It’s a good thing the Trump administration is crafting a replacement for Obamacare, but it was a dereliction of responsibility for it to have taken so long.

President Trump enjoyed majorities of his own Republican Party in both the House and the Senate for two years, yet never produced an even halfway viable healthcare plan of his own. His lack of seriousness and initiative on that front was pathetic.

Now that his team apparently is serious about putting forth a plan, working with three conservative think tanks to build on prior, promising, independent efforts, the attempt will almost certainly be too little, too late. The odds against a Democrat-controlled House passing a Trump healthcare plan are about the same as the odds against Trump announcing he has consciously been an agent of Vladimir Putin all along.

Where was Trump all year in 2018 when former Sen. Rick Santorum, R-Pa., was coordinating a serious effort to revive healthcare reform? Yes, the Trump administration did a few good things nibbling around the edges of healthcare policy administratively, but it produced not a single legislative effort to revamp and improve the whole, cumbersome, misguided edifice of Obamacare.

With Republican majorities in both chambers of Congress, surely it was worth another attempt to produce a bill that could pass, and to sell the American public on it. If Obamacare is as bad as Trump says, and it is, the president was duty-bound to try to fix it while he had at least a fighting political chance to do so. Instead, he spent all of 2018 fulminating against an honorable special prosecutor who did him no wrong, and about a border wall he had little real hope of securing. His grade for actually working with Congress to legislate should be about a triple F-minus.

All of those criticisms notwithstanding, a president has a responsibility to try to improve public policy even if a highly recalcitrant opposing party controls part or all of Congress. That’s why, even though Trump is absurdly late to the table, he really is better late than never. First, unlikely as it is for his proposal to pass House Speaker Nancy Pelosi’s House, it’s better to try and fail to educate the public about real policy choices, than not to try at all.

If the topic at hand is as important as healthcare, then presidential leadership matters. And if political lightning strikes and Trump’s plan suddenly polls really well, there’s always the chance some Democrats facing tough re-election battles might want to sign on.

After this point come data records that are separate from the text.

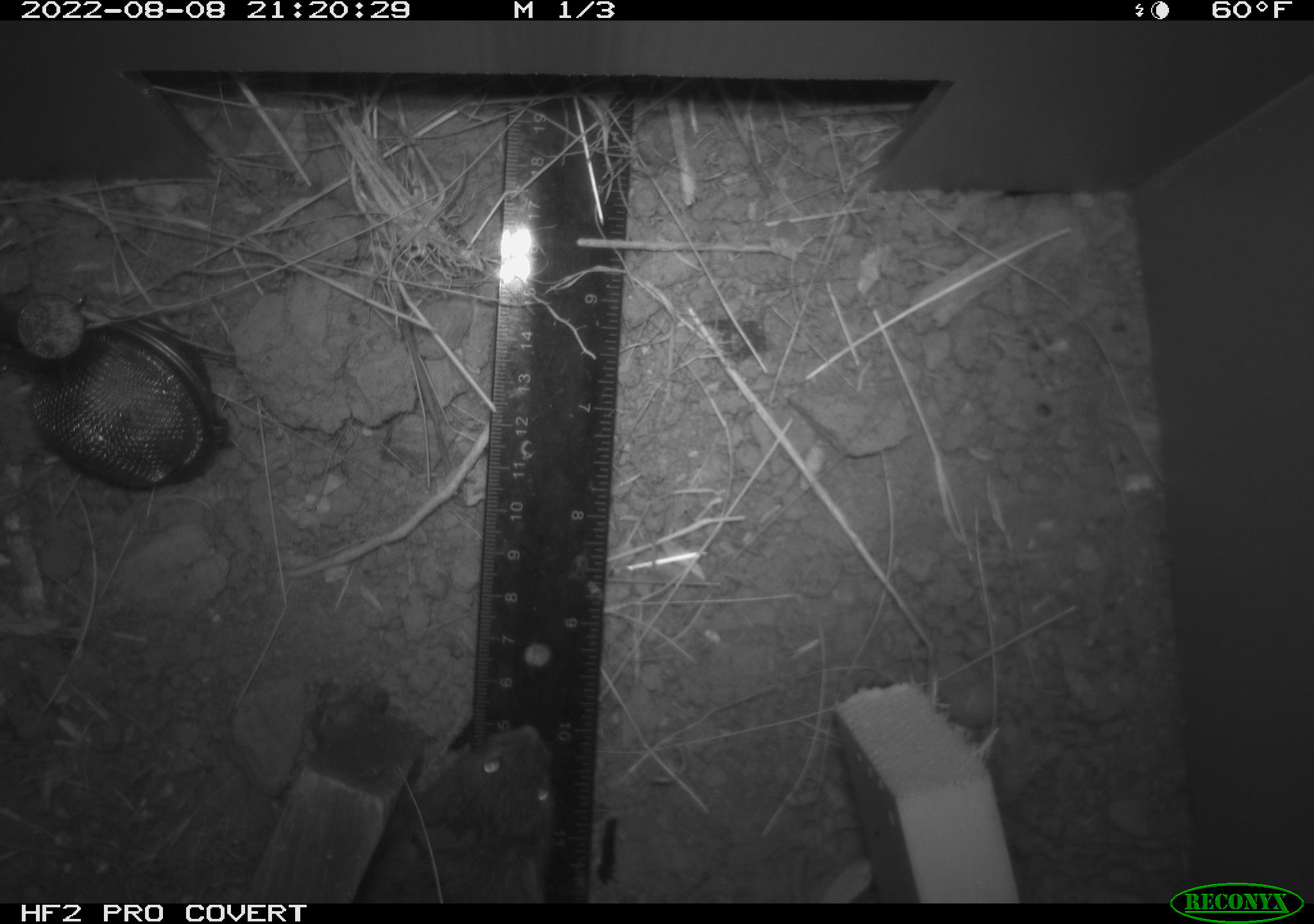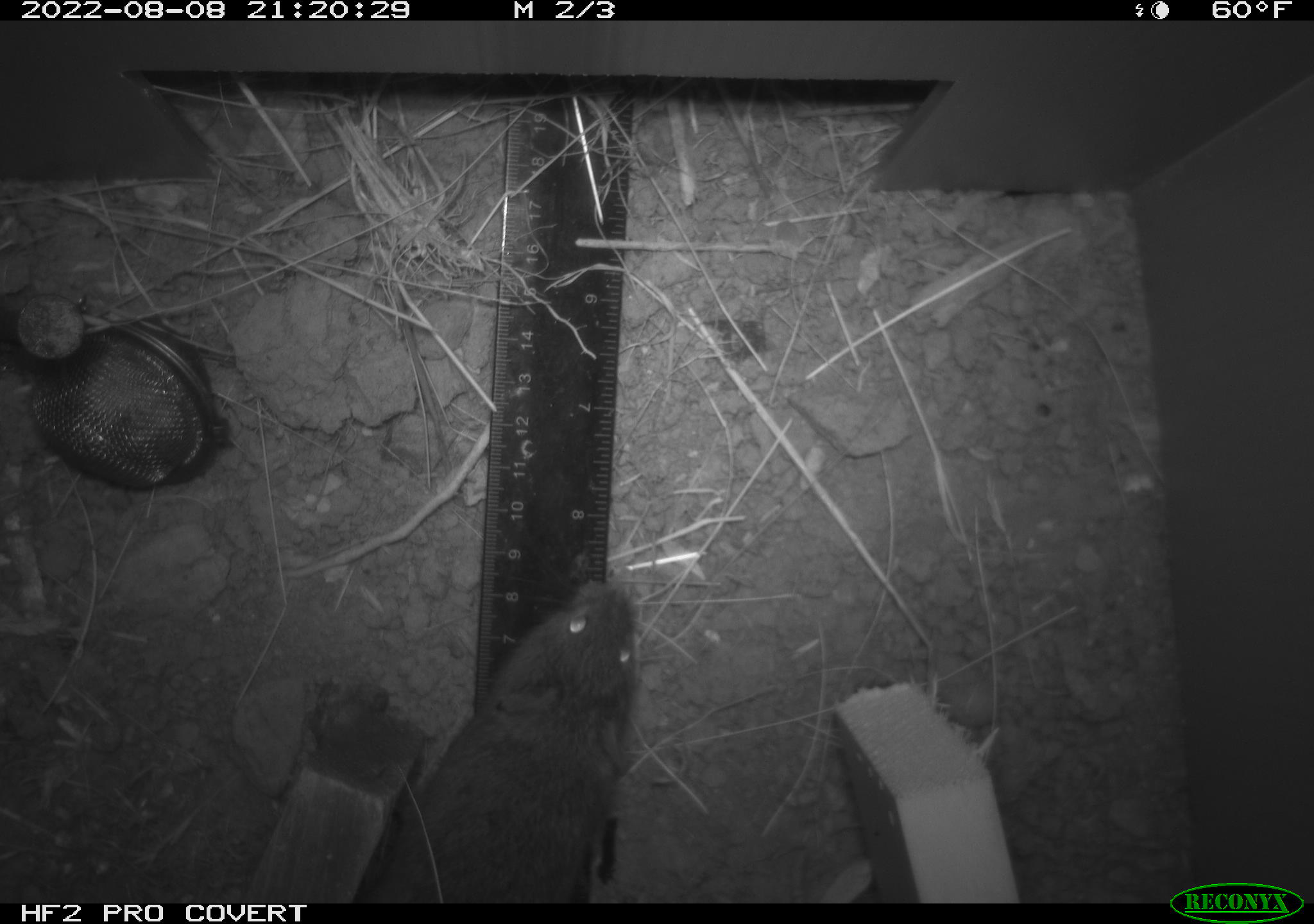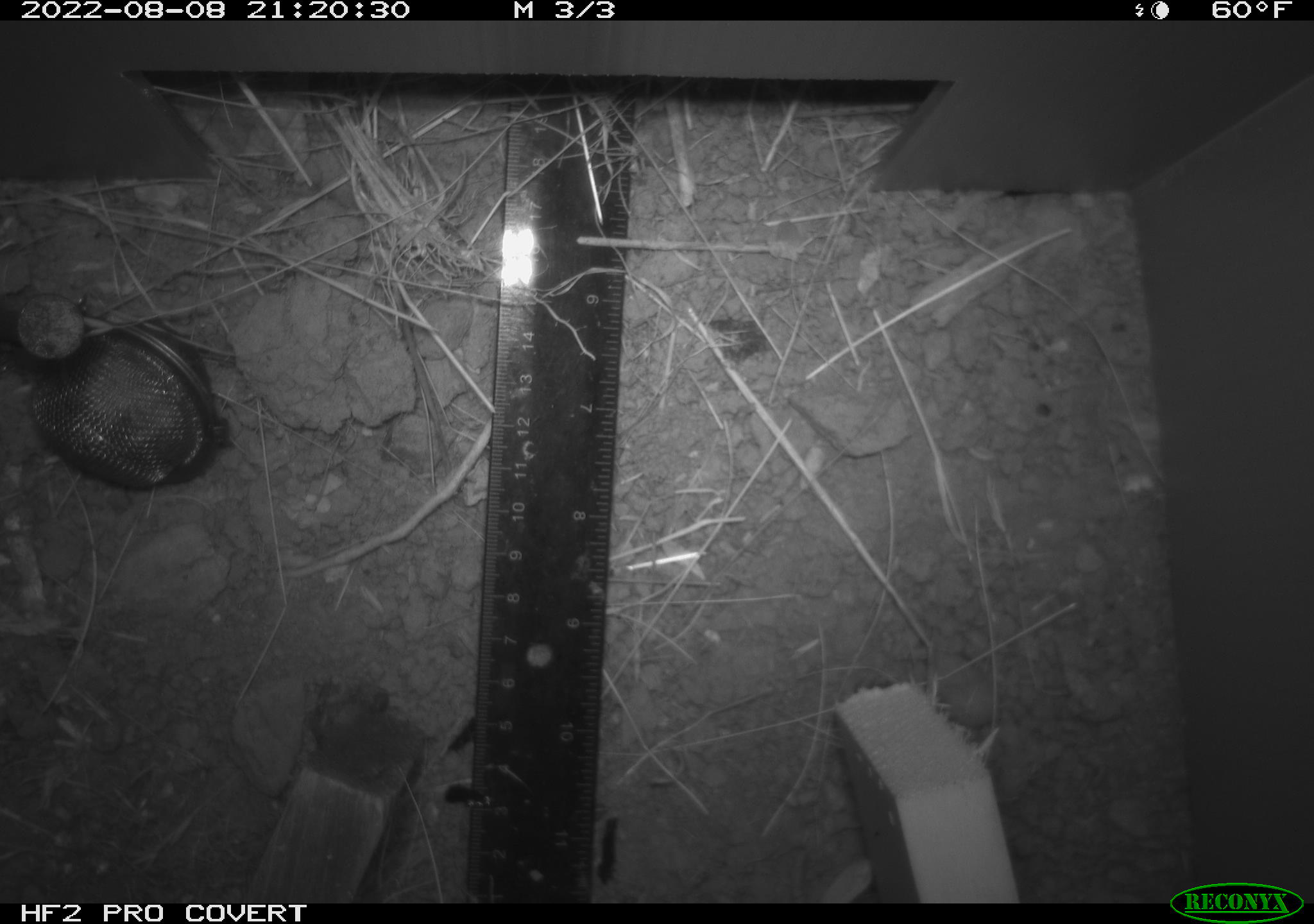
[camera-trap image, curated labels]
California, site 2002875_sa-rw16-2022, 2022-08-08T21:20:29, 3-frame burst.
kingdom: Animalia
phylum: Chordata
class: Mammalia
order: Rodentia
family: Cricetidae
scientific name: Arvicolinae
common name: voles, lemmings, and muskrats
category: arvicolinae subfamily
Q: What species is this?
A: Arvicolinae subfamily (voles, lemmings, and muskrats) (Arvicolinae).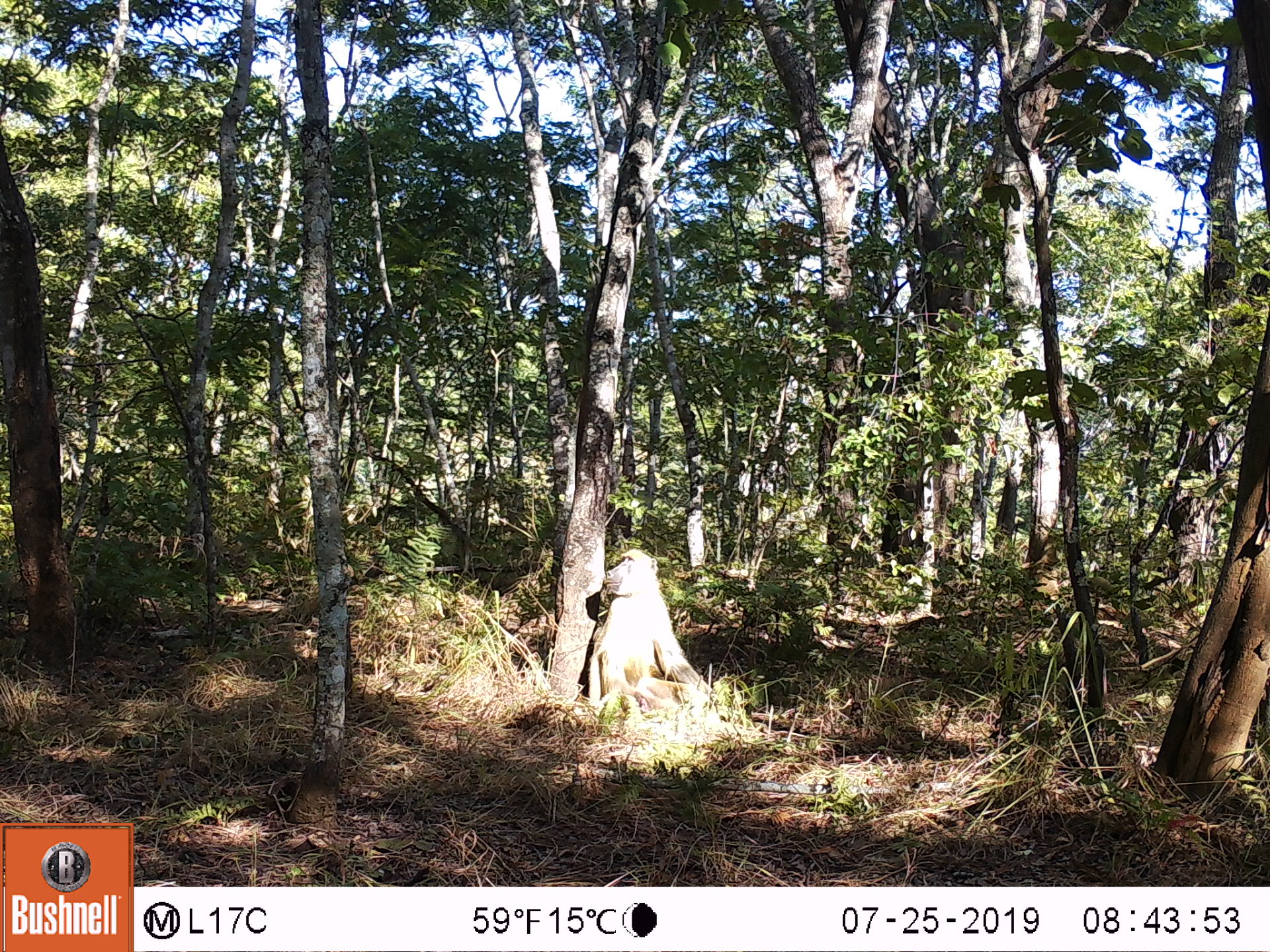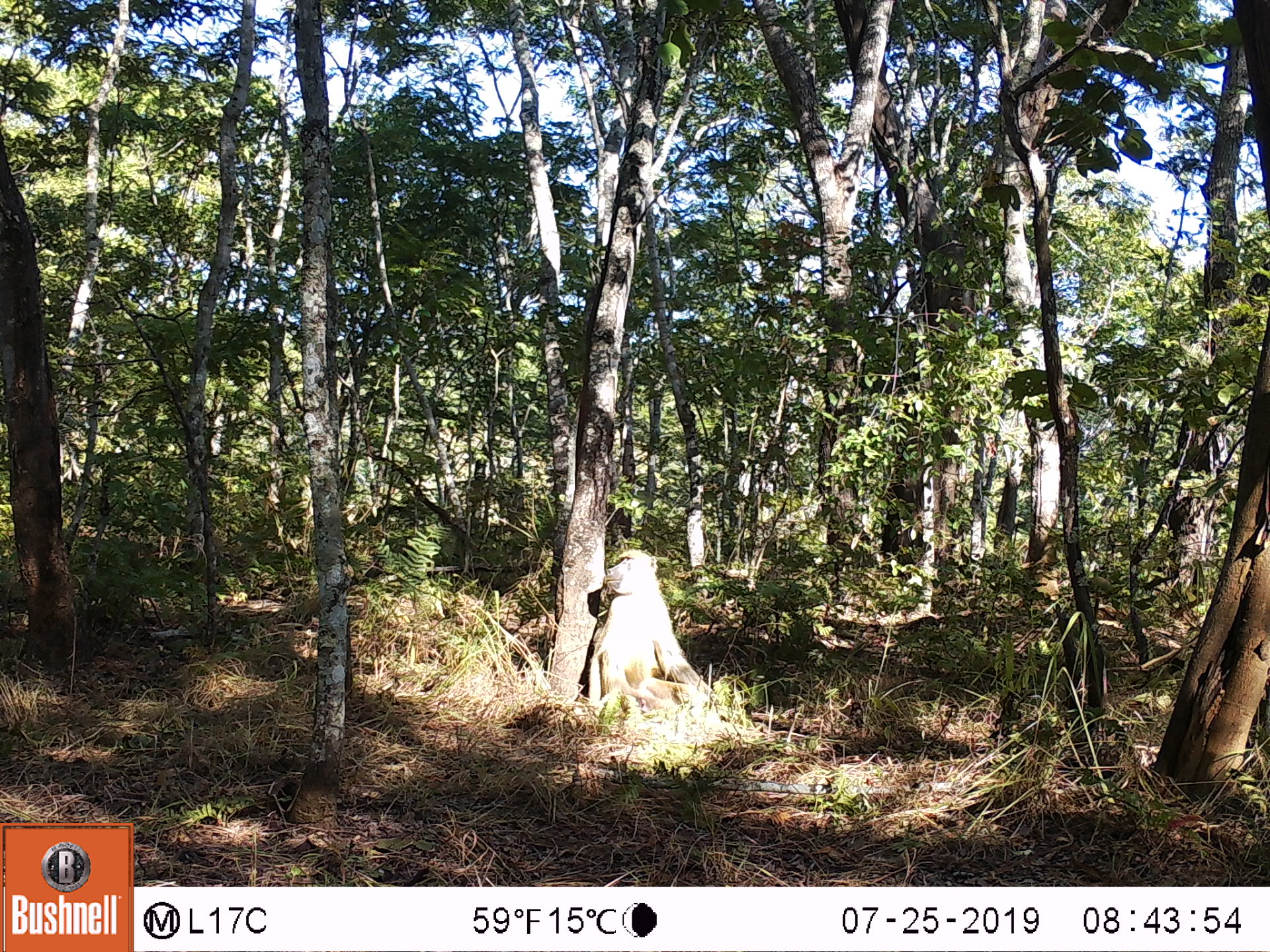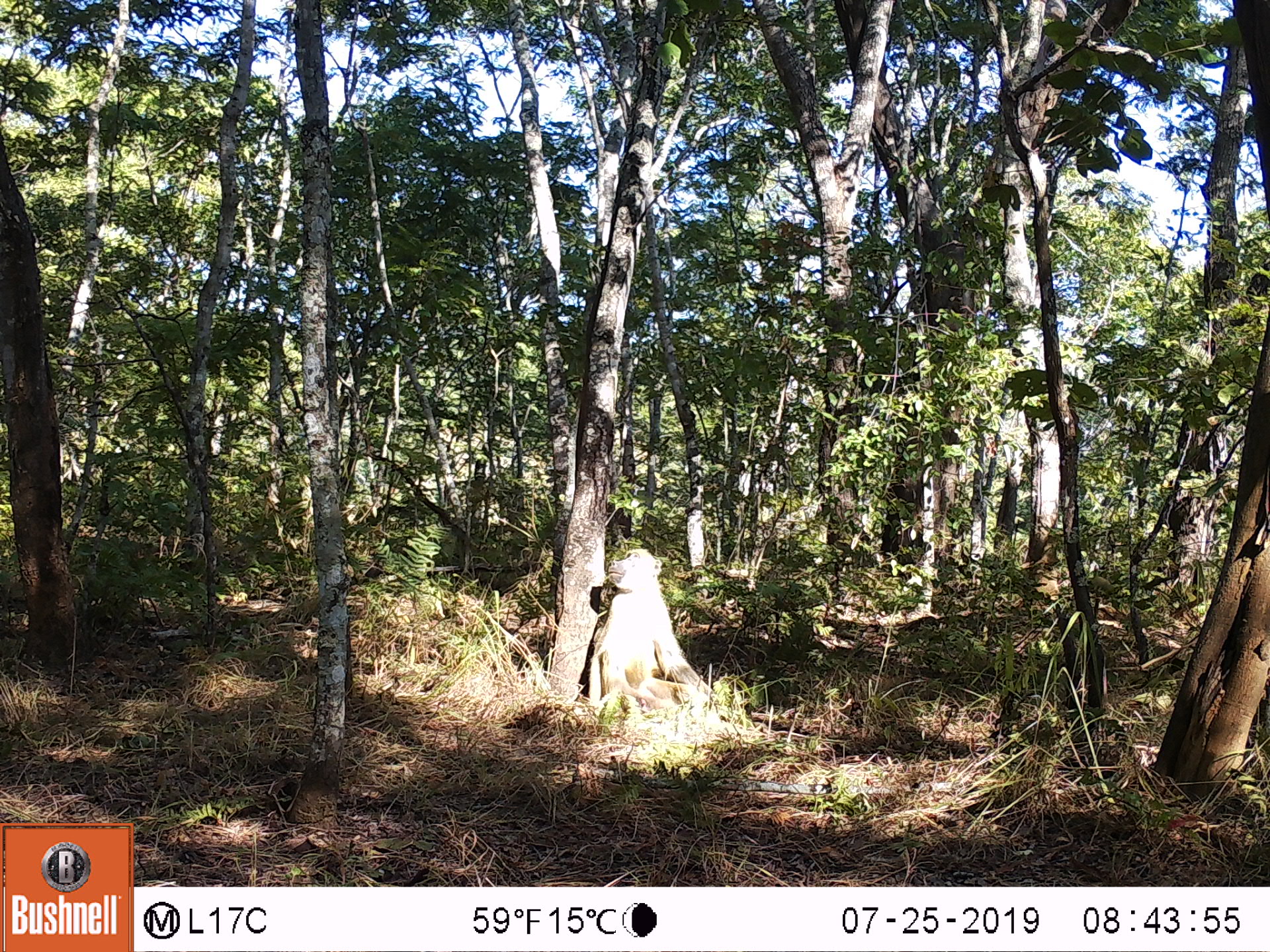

Moreover, while not even Trump seems to know exactly what provisions “his” plan will feature, the early reports about what his team is considering sound promising. In the Heritage Foundation, the Mercatus Center, and the Hoover Institute, Trump’s team has chosen serious and accomplished partners for reform. In using ideas from the Graham-Cassidy bill of 2017 and the Health Care Choices proposal that resulted from the Santorum-led effort, Trump’s team is starting with a solid policy base.

The latter proposal would send federal money and a great deal of policy choices back to the states to best take advantage of local conditions and on state-level policy innovation. It would dramatically expand consumer choice for securing health coverage best suited for individual conditions and for buying and for using health savings accounts.

If Trump had put energy behind such a proposal in 2018, he might actually have repealed and replaced Obamacare, and maybe saved Republican control of the House in the process. Now, he may just be tilting at windmills. Then again, some windmills deserve to be tilted at.